11:14 pm on Oct 8, 2002 (gmt 0)



The solution was incomplete since he did not send the 304 if the dates were the same.

Do a search on "php if modified since" without quotes in google and you should find some good sites right there on the front page.

athinktank

1:39 am on Oct 9, 2002 (gmt 0)

10+ Year Member



My server is returning a correct 304 for pages that are not updated. However, Googlebot gets the 304 and then immediately requests the page again and gets a 200 and the full payload. Is google currently asking for the page no matter what? Or is this a new feature that we will see soon. Or is there something more to this than returning a 304.

nancyb

1:44 am on Oct 9, 2002 (gmt 0)

WebmasterWorld Senior Member 10+ Year Member



This is a timely thread for me, I think, but I could just be totally confused too. Is this the same as TTL (time to live)?

I just moved my site from one host to another (Sunday about noon the DNS name server was changed) Late yesterday I started seeing hits in the new server logs including bunches of visits from ms. googlebot today :) - one worry down.

However, I checked the old server logs a few minutes ago and there are just a few hits there now - most are my own IP and some from inktomi slurp :(

My question .. am I still seeing my own hits in the old log because my ISP has not updated their DNS? I've dumped the cache manually several times today.

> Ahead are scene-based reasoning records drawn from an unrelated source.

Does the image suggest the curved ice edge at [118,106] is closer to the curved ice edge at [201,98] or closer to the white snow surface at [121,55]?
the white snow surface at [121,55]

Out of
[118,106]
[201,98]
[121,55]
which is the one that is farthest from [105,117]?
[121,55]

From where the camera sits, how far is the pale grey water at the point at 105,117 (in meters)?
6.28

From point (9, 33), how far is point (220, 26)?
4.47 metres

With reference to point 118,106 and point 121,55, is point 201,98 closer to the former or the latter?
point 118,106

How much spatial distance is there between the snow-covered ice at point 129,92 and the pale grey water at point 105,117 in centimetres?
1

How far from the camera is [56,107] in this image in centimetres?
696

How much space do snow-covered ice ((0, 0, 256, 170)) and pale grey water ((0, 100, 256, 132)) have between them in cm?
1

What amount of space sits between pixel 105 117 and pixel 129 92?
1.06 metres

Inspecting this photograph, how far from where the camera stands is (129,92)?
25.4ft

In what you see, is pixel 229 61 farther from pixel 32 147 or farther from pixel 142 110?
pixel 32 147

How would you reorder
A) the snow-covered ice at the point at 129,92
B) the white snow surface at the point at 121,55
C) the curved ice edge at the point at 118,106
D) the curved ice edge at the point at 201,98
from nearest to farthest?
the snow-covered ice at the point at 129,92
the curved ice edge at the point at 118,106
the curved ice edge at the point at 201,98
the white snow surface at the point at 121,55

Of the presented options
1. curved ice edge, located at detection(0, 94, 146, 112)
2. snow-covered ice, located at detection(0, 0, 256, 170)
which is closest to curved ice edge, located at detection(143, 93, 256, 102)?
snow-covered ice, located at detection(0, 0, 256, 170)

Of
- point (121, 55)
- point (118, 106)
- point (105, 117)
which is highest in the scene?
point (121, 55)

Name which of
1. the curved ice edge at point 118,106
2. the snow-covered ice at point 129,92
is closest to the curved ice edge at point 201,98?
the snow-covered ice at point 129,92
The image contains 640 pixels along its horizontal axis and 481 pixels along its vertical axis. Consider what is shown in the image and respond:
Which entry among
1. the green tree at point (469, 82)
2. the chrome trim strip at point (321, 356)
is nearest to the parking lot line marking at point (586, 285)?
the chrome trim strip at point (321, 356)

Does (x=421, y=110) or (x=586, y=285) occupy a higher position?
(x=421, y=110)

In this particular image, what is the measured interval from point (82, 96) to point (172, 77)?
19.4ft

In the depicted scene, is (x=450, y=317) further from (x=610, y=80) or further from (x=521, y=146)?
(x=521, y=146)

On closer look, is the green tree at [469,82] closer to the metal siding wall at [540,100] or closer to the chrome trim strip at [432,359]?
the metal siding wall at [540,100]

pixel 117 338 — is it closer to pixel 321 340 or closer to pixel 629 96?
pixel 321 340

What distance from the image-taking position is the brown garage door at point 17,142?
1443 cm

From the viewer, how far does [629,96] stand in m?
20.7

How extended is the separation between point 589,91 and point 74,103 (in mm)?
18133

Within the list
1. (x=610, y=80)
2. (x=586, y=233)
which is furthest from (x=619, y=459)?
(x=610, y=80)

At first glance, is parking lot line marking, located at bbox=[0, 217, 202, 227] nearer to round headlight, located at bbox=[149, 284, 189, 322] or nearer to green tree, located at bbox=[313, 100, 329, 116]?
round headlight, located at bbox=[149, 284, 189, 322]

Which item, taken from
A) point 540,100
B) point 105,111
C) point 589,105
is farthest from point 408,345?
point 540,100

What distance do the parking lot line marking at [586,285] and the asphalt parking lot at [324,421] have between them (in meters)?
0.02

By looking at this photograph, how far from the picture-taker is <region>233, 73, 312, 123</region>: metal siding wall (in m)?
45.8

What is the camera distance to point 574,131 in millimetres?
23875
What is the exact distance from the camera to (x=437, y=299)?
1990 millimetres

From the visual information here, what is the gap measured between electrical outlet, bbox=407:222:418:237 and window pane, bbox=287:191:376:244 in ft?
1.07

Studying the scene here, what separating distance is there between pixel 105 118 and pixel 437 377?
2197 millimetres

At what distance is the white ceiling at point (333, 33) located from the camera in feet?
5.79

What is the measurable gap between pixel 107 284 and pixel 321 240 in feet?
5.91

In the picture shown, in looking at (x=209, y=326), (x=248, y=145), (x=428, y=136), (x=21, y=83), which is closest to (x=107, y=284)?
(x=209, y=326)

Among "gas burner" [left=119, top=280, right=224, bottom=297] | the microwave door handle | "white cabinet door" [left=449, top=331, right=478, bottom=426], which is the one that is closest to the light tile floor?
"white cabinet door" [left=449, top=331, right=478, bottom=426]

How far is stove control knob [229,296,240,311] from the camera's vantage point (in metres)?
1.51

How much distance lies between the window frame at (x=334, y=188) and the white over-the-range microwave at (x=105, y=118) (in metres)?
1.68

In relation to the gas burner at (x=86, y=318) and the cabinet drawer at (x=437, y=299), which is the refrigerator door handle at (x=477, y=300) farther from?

I know I'm still seing the old server files because I used absolute urls there, but on the new server I'm using relative urls. Can't get my email downloaded from the new server either and I'm assuming this is an ISP DNS issue.

My old server logs have consistently shown 304's when I changed pages so I'm not sure if this discussion is the same thing as TTL or not.

Thanks..

<edit-- said that wrong, 304 when the file was not changed >

martin

6:35 am on Oct 9, 2002 (gmt 0)

10+ Year Member



GoogleGuy tell Googlebot to send Accept-Encoding: gzip, deflate, x-gzip and you can save even more bandwidth.